▸ **Jobs**
- a) Print the stretch of the cockatiel thread from "We are not sure" through "he looks lovely.".
- b) In the cockatiel thread, why was the cousin banging on Curry's cage?
- c) Condense the paragraph of the cockatiel thread that begins "My Cockatiel Jasper has started" into a short bulleted list that keeps its main facts.

▸ **Source document**
****************************************

# Cockatiel attack.



## nicx (Oct 25, 2009)

Hello everyone.

My Cockatiel Jasper has started to attack you every time you go near his toys in his cage. He is fine with you when he is out but when he is in the cage he wont let you near him. I use to be able to put my finger through the cage to stroke him but now he goes for me. I wounded if anyone one knows why this is and if I can do anything to stop this happening.

Nicola and Jasper xxxxxxx


----------



## jc119007 (Dec 28, 2009)

How old is he? Has he had any frights or kids banging on his cage? My boyfriend's cousin came over once and started banging on Curry's cage "to get him to sing" before I realised what she was up to (I'd stepped out of the room for all of 10 seconds), and he was quite testy after that, understandably . The only other time he was ansy in his cage was when he was really hormonal.


----------



## nicx (Oct 25, 2009)

Hi

We are not sure how old he is, all we know is he is young. As far as I know nobody has gave him any frights, this has just stared all of a sudden. I wish I know whats got him like this so I can hopefully get him to stop it.
I like the name Curry, is that a picture of him, he looks lovely.

Nicola and Jasper xxxxxx


----------



## xxxSpikexxx (Jul 30, 2007)

it could be hormones http://www.birdchannel.com/bird-beh...d-small-bird-behavior/hormonal-cockatiel.aspx Here is an article on cage aggresion http://www.lineolatedparakeet.net/m...deterring-cage-and-territorial-aggression_228


----------



## jc119007 (Dec 28, 2009)

****************************************

▸ **Record list**
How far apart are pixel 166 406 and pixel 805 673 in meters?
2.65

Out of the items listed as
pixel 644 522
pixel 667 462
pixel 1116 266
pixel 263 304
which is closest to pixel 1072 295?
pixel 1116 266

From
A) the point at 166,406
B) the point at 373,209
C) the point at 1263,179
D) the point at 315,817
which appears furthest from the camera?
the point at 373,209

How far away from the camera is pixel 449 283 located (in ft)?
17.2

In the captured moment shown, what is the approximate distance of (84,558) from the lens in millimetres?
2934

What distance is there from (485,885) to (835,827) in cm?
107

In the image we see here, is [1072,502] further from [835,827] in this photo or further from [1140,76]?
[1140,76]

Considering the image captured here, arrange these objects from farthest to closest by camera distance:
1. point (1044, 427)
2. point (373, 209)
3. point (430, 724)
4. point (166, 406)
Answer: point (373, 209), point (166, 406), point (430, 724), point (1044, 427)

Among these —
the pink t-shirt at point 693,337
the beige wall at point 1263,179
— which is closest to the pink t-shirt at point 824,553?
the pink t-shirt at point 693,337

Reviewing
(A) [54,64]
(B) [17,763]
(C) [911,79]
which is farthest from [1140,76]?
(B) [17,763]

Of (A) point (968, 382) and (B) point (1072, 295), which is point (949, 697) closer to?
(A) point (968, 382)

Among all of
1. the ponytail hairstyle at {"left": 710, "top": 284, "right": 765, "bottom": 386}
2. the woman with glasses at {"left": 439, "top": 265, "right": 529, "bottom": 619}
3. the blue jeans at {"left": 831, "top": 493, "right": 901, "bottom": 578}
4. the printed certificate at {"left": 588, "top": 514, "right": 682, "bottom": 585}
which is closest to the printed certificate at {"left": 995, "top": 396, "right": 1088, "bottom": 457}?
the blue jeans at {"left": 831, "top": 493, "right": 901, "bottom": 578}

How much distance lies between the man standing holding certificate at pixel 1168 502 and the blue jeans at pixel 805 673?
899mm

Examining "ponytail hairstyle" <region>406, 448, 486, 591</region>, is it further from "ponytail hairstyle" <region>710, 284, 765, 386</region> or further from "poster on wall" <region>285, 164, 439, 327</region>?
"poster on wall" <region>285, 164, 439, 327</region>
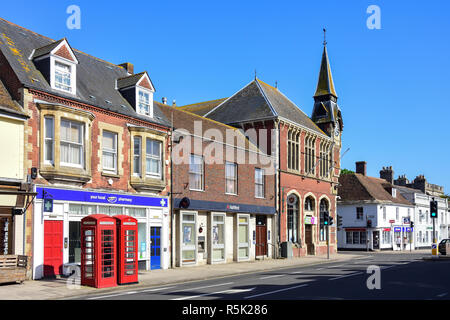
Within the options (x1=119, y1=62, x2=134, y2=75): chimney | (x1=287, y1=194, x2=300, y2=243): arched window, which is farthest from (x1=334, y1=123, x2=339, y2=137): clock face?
(x1=119, y1=62, x2=134, y2=75): chimney

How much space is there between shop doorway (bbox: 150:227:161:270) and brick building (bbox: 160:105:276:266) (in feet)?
3.56

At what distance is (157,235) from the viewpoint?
83.9 feet

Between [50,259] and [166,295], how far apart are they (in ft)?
22.7

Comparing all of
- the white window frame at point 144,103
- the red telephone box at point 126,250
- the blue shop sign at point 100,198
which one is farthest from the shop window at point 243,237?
the red telephone box at point 126,250

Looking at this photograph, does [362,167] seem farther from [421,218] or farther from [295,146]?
[295,146]

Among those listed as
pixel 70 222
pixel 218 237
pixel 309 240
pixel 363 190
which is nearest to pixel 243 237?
pixel 218 237

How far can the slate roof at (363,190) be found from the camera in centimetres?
5897

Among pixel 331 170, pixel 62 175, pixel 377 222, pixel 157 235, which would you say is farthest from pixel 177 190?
pixel 377 222

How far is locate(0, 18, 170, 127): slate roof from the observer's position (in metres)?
20.4

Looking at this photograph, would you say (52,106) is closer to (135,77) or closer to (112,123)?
(112,123)

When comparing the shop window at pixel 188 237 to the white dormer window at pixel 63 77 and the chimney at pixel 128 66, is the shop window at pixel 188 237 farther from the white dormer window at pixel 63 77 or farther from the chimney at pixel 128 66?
the white dormer window at pixel 63 77

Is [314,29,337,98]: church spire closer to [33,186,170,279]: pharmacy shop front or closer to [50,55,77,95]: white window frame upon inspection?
[33,186,170,279]: pharmacy shop front

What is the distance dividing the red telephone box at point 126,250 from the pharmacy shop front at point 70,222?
3.73 metres

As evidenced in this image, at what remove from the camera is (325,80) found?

****************************************

▸ **Responses to the exercise**
- a)
We are not sure how old he is, all we know is he is young. As far as I know nobody has gave him any frights, this has just stared all of a sudden. I wish I know whats got him like this so I can hopefully get him to stop it.
I like the name Curry, is that a picture of him, he looks lovely.

- b) To get him to sing.

- c)
- Jasper, a cockatiel, now attacks whenever someone goes near his toys in his cage.
- He is fine with people when he is out, but inside the cage he won't let anyone near him.
- The poster used to stroke him with a finger through the cage, but now he goes for the poster.
- The poster asks whether anyone knows why this is happening and how to stop it.